Не настоящая зима, длинная и суровая, а в ней Новый год срывается в темноту единственной ночи и дюжины угарных вечеров, — не настоящая зима, а придуманная старой ватой — нетающим снегом, впитавшим в себя запахи, апахи, пахи, ахи, хи, и… и электрический свет новогодних свечей и разноцветных звездочек, связанных в электрогирлянду.

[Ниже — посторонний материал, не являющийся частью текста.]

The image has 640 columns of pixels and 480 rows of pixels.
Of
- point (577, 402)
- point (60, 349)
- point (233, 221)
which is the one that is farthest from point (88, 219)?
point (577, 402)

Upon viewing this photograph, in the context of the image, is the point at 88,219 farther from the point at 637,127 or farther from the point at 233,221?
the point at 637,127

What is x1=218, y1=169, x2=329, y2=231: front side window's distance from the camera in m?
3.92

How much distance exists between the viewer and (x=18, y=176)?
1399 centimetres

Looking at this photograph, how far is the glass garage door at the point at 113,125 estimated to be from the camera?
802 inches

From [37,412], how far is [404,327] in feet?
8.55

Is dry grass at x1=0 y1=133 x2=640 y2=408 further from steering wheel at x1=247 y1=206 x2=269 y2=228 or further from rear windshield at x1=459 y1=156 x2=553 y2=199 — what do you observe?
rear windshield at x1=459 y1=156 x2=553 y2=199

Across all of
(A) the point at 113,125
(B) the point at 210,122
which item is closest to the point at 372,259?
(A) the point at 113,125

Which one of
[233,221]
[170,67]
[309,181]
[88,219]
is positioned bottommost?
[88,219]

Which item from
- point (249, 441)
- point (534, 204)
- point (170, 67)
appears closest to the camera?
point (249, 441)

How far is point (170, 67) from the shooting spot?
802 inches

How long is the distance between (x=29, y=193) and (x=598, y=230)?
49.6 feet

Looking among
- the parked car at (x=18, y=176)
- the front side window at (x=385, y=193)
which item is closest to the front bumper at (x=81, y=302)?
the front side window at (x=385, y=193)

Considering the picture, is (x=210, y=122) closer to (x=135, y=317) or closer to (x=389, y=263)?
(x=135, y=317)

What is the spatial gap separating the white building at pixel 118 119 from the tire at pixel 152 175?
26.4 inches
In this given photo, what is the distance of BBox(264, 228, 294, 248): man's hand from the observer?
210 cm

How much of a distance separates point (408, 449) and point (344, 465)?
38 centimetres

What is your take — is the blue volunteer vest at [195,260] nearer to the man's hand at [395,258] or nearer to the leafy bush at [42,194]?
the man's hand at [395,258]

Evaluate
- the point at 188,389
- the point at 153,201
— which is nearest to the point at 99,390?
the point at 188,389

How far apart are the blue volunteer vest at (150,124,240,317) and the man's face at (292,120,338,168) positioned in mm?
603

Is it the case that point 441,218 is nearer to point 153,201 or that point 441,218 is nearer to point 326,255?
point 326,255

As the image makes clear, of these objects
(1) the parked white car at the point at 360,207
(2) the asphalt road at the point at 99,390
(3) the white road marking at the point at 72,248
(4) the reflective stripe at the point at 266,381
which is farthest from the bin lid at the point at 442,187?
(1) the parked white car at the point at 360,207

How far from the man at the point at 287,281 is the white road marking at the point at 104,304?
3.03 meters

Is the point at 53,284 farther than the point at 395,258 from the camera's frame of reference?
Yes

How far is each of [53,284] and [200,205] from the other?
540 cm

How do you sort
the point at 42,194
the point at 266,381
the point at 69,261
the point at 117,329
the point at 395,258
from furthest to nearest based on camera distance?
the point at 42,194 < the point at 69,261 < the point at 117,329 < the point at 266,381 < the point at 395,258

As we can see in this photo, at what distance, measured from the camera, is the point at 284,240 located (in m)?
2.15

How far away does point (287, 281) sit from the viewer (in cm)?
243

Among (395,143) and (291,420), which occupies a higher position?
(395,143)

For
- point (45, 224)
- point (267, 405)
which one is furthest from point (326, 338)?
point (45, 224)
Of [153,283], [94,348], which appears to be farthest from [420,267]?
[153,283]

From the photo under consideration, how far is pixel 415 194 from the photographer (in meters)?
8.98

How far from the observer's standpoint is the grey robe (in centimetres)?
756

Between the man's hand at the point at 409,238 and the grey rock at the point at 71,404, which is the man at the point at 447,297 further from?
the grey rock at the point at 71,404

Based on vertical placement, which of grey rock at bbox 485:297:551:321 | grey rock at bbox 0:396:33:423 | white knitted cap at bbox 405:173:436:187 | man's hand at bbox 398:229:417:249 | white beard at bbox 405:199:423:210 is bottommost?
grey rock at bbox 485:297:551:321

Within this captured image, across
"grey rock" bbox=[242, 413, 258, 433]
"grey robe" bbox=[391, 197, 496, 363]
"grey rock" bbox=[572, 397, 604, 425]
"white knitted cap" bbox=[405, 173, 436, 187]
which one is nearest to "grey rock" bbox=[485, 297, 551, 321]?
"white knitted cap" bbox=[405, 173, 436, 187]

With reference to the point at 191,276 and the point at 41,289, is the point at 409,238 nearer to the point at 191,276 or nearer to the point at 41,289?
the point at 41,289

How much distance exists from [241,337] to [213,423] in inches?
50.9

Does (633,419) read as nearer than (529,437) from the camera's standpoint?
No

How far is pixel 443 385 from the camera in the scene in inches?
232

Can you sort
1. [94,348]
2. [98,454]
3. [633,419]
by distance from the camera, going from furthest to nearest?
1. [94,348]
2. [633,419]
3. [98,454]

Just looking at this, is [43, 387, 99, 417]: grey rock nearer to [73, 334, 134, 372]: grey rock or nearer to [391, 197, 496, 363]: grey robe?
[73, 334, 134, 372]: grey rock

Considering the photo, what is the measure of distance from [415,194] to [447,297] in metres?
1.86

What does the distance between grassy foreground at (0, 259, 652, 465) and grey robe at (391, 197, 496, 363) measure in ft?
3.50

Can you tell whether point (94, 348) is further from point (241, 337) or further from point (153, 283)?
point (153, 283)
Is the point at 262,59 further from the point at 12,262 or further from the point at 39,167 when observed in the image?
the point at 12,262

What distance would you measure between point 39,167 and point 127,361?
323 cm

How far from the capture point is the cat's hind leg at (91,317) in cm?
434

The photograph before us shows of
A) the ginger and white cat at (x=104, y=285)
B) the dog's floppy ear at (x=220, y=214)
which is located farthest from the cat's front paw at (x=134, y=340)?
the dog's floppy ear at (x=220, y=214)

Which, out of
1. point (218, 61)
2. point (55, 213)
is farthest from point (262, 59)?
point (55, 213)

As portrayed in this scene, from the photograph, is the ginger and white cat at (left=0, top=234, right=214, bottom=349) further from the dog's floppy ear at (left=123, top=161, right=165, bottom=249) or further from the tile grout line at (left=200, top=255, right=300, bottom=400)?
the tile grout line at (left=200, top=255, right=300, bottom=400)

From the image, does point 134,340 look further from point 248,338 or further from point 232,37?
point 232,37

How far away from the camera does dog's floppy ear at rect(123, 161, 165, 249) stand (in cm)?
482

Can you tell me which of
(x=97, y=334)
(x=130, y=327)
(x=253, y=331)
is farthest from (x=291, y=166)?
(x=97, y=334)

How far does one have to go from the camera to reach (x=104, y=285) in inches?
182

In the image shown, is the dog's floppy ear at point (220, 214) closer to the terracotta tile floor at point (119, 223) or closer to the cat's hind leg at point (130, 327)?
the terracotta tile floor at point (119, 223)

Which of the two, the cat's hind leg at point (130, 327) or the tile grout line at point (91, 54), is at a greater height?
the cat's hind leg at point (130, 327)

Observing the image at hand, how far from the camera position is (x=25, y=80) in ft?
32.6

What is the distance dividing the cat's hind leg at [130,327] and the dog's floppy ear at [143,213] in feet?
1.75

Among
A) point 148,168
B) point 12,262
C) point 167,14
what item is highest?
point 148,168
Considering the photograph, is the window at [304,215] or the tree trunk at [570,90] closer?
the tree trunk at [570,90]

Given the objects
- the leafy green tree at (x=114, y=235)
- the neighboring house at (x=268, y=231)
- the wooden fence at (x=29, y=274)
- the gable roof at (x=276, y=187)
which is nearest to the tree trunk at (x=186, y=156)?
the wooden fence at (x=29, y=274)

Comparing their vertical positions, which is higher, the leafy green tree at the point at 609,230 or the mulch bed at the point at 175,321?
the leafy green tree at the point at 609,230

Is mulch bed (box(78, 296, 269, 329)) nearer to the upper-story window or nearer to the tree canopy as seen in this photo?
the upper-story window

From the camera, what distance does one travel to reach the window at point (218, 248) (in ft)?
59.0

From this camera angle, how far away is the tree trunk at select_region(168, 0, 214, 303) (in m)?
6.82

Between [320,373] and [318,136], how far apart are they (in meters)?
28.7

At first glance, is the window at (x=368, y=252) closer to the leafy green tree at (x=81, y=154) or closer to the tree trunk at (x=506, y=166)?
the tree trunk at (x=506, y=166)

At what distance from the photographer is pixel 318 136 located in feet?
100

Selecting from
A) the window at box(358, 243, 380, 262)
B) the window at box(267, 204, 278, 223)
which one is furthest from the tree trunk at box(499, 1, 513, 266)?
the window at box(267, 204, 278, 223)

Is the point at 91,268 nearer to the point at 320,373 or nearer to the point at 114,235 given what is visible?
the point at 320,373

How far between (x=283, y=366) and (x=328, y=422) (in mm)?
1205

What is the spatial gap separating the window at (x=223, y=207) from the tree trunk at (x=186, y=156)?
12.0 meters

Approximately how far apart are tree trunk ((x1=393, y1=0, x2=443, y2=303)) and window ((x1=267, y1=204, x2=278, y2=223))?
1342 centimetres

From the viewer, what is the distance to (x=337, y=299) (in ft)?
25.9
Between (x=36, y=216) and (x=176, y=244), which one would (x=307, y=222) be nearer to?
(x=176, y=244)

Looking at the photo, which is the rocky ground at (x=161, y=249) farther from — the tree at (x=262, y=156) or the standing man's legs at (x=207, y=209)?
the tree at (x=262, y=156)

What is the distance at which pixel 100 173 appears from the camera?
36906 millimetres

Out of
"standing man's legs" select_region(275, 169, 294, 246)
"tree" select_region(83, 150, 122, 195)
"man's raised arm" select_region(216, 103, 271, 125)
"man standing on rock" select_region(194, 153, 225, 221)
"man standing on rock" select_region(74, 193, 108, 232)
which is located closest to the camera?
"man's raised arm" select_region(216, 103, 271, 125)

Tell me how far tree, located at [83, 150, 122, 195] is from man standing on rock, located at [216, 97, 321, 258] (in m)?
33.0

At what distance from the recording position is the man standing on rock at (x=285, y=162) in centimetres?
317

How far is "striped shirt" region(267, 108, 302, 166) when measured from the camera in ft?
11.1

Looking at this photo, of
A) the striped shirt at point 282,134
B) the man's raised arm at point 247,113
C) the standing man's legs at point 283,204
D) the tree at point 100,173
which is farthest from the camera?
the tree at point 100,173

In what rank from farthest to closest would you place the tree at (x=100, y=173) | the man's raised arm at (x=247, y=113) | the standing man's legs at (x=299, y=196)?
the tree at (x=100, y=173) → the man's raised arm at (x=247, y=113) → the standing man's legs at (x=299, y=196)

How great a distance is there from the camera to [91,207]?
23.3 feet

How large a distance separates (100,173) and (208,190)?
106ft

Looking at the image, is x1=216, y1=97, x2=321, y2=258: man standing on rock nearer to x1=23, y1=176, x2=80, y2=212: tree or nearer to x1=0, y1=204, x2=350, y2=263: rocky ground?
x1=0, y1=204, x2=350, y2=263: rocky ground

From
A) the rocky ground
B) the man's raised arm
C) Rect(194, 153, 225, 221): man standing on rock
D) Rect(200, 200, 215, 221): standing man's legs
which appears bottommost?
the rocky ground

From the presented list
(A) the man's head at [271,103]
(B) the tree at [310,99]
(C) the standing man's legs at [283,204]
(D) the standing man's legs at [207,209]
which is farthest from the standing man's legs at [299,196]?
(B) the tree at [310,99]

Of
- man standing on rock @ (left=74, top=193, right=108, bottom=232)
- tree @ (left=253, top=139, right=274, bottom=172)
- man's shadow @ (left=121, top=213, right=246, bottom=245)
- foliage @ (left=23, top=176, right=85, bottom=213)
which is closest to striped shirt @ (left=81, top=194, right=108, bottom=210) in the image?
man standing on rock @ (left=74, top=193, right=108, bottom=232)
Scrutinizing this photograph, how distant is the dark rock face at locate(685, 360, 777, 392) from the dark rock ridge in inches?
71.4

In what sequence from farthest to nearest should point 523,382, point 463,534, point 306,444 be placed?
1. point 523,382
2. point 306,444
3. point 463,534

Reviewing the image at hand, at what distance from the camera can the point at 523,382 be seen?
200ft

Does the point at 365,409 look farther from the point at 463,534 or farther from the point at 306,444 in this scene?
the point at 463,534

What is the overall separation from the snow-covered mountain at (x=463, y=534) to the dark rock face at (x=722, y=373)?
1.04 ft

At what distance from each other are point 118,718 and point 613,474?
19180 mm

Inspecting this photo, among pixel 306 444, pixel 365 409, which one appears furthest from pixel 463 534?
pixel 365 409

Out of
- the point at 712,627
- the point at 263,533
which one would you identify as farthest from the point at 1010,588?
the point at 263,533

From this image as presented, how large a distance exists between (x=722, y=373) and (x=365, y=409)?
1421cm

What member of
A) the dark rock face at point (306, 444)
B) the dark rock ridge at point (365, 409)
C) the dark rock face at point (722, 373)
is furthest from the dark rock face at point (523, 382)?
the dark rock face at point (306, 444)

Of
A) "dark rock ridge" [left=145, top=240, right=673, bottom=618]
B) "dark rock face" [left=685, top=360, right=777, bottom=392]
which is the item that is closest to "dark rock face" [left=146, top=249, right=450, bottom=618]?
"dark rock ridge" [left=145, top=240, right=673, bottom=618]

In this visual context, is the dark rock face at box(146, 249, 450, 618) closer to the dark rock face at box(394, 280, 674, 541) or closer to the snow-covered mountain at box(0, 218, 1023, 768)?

За его неповторимый запах любил я этот стеклянный домик. Ни одна вещь в квартире не пахла так, как он. Потому, наверное, что он, как всякая елочная игрушка, пустой внутри. И в нем сперся воздух времени, когда меня не было. Когда его навешивал на искусственные елочные ветви кто-то не подозревающий о моем грядущем существовании. (Елочные игрушки — лучший сосуд для хранения старого воздуха.) А когда домик разбился, то и воздух вышел из него и уже ни в одной вещи не смог спрятаться. Так и растворился. Капля в море. А моря — не было. Была пустыня.
Что находилось в следующих секциях верхнего ряда «стенки», помню плохо. Были отрезы ткани, сложенные шторы, постельное белье. И шапки. Папина нутриевая. (Покойный зверь был блондином.) Мамина — песцовая. А наши — вязаные, двух типов: «петушок» и «бомжовка». С тех пор я не ношу ни того ни другого.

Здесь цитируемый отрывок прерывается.